:: Written task ::
The required output is the line that contains "Is it the dense" plus every line after it in the listing below, copied exactly as it appears.
══════════
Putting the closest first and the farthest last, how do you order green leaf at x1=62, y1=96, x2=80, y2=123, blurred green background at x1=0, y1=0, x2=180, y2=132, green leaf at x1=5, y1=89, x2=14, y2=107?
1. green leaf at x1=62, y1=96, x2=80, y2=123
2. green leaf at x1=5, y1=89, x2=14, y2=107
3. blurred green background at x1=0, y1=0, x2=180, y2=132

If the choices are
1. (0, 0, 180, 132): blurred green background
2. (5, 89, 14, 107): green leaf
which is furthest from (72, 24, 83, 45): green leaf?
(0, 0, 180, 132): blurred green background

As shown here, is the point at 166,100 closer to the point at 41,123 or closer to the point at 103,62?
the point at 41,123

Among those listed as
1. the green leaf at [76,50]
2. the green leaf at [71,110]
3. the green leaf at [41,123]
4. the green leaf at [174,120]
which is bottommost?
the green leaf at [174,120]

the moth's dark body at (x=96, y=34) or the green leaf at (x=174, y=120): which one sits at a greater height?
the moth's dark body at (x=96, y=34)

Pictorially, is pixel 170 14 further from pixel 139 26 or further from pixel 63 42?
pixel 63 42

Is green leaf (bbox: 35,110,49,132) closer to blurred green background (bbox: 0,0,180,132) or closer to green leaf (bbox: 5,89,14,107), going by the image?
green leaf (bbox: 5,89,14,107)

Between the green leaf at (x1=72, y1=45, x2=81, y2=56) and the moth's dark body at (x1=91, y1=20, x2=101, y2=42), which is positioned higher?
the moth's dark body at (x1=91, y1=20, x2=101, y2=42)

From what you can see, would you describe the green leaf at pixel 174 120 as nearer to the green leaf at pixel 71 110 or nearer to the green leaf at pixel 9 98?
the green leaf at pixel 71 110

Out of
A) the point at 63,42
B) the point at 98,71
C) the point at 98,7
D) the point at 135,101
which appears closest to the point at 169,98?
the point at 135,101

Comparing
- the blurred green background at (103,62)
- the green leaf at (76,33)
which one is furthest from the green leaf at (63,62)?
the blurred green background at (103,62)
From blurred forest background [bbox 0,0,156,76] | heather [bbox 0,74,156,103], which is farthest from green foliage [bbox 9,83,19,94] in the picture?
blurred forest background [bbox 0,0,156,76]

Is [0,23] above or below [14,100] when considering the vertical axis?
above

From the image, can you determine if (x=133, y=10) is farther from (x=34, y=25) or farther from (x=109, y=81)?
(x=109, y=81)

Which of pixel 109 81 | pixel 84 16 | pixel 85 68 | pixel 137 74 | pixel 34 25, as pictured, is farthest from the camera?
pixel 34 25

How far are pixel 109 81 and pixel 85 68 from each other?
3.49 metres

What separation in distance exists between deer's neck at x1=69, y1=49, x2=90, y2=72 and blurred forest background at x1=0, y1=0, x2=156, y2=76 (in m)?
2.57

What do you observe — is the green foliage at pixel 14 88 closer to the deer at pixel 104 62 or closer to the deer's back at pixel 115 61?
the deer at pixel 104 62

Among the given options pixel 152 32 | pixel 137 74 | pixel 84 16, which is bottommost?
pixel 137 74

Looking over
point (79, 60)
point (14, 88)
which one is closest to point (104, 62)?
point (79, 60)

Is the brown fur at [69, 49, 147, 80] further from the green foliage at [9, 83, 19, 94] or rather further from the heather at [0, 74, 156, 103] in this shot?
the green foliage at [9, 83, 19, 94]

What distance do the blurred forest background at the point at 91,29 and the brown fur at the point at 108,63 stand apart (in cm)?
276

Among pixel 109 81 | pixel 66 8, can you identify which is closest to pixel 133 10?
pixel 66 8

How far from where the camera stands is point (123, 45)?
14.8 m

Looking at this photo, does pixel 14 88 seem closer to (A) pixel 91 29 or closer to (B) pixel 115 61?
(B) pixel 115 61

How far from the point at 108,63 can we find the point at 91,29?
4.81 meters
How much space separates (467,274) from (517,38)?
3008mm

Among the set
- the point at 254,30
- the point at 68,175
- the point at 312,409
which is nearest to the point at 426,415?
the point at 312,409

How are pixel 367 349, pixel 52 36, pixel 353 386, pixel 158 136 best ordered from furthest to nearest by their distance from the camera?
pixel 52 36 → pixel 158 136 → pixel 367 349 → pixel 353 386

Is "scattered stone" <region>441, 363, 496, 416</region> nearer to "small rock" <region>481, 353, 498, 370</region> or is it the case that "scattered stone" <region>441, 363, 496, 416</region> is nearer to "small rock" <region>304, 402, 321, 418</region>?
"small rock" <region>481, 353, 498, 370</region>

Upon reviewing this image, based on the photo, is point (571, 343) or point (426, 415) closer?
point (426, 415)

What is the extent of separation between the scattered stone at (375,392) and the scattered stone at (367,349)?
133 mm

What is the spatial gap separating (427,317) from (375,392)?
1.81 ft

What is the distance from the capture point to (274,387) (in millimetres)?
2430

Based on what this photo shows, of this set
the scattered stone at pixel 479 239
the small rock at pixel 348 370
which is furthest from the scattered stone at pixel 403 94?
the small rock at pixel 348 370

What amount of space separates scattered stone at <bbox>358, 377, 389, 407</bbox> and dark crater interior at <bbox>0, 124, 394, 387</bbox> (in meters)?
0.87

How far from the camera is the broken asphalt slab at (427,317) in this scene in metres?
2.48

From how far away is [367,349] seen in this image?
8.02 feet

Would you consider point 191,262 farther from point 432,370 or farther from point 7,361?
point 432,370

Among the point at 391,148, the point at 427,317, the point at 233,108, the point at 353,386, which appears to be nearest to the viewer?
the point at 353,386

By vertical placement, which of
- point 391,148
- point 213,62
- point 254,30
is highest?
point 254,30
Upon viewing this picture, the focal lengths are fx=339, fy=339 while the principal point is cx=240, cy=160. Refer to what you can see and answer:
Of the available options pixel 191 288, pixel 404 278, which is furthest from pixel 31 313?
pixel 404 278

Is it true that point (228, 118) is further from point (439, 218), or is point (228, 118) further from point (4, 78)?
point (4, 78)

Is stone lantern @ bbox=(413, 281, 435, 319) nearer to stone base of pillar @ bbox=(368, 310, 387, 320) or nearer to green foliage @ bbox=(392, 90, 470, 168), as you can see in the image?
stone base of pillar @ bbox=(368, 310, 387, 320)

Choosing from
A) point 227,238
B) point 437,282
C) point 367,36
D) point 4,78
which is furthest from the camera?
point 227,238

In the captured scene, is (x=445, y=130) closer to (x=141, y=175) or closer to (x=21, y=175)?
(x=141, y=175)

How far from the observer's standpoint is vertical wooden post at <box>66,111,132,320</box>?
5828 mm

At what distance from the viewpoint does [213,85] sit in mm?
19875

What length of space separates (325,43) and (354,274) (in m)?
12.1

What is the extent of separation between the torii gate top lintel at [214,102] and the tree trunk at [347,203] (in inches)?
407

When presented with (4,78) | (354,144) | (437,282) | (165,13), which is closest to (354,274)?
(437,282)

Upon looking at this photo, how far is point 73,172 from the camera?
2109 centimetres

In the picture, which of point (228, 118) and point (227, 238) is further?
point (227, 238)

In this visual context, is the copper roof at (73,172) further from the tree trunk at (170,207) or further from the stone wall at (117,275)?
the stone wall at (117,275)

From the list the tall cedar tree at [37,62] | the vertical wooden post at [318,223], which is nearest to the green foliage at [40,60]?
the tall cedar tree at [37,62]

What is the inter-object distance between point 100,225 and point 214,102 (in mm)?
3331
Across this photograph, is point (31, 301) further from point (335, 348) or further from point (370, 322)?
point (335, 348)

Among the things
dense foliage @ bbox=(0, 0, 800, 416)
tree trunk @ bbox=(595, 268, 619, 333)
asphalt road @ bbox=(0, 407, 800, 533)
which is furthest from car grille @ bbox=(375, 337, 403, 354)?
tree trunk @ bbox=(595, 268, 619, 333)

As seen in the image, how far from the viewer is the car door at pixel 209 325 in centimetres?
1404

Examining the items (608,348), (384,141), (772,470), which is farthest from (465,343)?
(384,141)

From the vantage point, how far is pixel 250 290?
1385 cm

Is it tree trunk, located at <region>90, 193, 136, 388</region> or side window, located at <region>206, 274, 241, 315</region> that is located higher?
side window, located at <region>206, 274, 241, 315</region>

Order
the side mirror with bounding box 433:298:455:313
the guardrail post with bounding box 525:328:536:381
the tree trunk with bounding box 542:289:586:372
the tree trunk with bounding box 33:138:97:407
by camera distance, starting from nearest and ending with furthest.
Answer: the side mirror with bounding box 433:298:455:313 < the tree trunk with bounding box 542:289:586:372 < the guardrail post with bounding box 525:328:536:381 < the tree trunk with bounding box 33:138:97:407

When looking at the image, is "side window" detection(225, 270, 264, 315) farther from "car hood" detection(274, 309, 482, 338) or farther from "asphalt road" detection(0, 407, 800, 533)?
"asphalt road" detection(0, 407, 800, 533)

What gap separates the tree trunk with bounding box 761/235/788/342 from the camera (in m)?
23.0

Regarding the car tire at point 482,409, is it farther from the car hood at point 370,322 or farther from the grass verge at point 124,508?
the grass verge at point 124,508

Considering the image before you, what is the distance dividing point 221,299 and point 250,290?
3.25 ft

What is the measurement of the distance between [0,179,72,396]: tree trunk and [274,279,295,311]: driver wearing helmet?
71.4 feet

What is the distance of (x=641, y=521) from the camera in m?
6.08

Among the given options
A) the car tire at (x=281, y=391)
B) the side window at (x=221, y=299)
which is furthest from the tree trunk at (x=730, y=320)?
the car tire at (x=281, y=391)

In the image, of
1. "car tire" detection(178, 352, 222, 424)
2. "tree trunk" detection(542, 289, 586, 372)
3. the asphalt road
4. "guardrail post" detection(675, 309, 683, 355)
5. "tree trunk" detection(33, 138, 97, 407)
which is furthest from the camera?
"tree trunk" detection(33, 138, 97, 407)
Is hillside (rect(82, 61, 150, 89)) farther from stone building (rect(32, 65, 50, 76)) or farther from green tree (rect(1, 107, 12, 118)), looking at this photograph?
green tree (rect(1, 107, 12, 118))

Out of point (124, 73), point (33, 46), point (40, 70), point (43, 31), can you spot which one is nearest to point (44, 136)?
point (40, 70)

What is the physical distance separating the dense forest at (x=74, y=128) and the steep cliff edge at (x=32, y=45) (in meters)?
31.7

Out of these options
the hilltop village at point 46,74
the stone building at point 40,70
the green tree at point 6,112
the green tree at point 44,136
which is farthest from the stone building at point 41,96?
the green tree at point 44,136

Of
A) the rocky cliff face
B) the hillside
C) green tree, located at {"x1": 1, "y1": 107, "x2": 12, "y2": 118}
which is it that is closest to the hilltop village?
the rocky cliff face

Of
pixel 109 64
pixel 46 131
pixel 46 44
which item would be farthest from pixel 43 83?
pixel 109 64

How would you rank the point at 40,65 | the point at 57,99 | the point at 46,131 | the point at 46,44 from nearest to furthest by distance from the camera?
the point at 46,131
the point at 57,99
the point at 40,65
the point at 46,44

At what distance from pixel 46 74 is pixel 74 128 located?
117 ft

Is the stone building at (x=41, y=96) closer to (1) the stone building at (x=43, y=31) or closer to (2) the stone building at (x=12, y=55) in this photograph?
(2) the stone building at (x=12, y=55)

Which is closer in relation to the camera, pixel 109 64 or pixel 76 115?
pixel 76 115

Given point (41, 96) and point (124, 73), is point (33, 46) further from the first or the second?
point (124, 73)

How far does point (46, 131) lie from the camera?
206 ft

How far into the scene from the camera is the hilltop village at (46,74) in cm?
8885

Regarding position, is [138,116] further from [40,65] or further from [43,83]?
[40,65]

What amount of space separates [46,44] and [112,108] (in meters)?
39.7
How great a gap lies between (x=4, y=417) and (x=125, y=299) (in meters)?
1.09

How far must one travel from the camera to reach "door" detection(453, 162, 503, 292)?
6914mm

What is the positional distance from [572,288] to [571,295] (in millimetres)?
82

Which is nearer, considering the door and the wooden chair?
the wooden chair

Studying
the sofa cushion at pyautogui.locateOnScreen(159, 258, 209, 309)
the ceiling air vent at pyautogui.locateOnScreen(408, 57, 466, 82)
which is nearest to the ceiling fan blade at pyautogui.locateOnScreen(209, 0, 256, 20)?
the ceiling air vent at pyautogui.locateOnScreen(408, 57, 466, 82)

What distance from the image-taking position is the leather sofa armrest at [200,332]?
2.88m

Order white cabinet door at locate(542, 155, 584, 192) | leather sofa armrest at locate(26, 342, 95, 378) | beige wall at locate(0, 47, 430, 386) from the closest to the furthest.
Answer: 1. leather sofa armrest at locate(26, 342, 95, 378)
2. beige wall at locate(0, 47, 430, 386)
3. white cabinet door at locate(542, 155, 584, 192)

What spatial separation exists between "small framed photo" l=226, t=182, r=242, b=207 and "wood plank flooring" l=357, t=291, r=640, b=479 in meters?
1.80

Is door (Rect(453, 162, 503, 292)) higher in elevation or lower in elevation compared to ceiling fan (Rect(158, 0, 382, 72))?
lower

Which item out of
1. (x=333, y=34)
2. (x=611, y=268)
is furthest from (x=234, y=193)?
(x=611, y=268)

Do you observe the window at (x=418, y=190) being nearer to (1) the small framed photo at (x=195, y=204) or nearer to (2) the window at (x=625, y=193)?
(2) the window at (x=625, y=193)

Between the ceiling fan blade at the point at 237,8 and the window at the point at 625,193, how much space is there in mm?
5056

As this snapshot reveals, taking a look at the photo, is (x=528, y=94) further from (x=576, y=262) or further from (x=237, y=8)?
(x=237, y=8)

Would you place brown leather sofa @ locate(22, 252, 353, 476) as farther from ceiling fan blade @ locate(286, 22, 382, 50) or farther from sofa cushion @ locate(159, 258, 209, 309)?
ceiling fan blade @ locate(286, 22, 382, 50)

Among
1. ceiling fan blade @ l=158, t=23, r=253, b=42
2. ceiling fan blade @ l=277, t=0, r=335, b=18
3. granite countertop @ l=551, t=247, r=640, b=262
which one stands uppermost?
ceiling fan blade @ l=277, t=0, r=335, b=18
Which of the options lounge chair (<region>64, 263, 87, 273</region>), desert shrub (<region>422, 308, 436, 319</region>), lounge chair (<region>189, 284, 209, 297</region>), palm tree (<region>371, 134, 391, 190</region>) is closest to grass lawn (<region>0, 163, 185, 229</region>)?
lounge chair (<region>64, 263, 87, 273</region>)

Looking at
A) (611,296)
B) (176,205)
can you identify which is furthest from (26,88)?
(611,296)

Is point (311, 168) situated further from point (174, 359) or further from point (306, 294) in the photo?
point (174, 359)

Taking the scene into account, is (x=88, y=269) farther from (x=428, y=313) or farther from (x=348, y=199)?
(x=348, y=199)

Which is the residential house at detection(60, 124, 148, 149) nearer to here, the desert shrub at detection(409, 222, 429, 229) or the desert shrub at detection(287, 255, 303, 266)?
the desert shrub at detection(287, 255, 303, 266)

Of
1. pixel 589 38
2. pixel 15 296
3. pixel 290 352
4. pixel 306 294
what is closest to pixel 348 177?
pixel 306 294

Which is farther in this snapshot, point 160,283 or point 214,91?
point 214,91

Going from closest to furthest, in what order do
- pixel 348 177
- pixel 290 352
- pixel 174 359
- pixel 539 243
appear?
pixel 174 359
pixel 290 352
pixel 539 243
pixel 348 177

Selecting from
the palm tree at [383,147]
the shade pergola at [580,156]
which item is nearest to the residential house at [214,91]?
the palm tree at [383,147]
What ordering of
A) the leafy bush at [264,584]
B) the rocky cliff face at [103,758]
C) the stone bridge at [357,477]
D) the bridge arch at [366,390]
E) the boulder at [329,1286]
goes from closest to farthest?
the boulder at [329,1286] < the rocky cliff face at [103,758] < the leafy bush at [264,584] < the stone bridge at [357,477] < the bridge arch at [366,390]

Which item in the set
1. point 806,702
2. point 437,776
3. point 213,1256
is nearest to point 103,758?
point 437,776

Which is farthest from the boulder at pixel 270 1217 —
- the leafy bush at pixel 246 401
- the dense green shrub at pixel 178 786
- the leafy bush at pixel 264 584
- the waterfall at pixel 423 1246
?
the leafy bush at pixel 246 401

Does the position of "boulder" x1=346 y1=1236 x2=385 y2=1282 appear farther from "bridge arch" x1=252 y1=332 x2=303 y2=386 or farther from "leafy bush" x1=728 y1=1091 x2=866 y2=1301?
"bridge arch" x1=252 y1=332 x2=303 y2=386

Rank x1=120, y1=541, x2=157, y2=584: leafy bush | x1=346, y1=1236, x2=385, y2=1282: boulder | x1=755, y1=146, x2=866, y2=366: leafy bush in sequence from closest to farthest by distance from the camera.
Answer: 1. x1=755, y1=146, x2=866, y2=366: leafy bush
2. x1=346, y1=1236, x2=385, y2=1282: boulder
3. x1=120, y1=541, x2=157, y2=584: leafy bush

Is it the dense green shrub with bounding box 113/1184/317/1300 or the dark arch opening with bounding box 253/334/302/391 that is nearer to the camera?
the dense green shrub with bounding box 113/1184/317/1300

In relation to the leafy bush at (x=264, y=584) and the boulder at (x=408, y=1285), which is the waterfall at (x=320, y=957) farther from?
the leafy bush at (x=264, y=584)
══════════
:: Solved exercise ::
Is it the dense green shrub with bounding box 113/1184/317/1300 or the dark arch opening with bounding box 253/334/302/391 that is nearer to the camera?
the dense green shrub with bounding box 113/1184/317/1300

In relation to the leafy bush at (x=264, y=584) and the boulder at (x=408, y=1285), which is the waterfall at (x=320, y=957) farther from?
the leafy bush at (x=264, y=584)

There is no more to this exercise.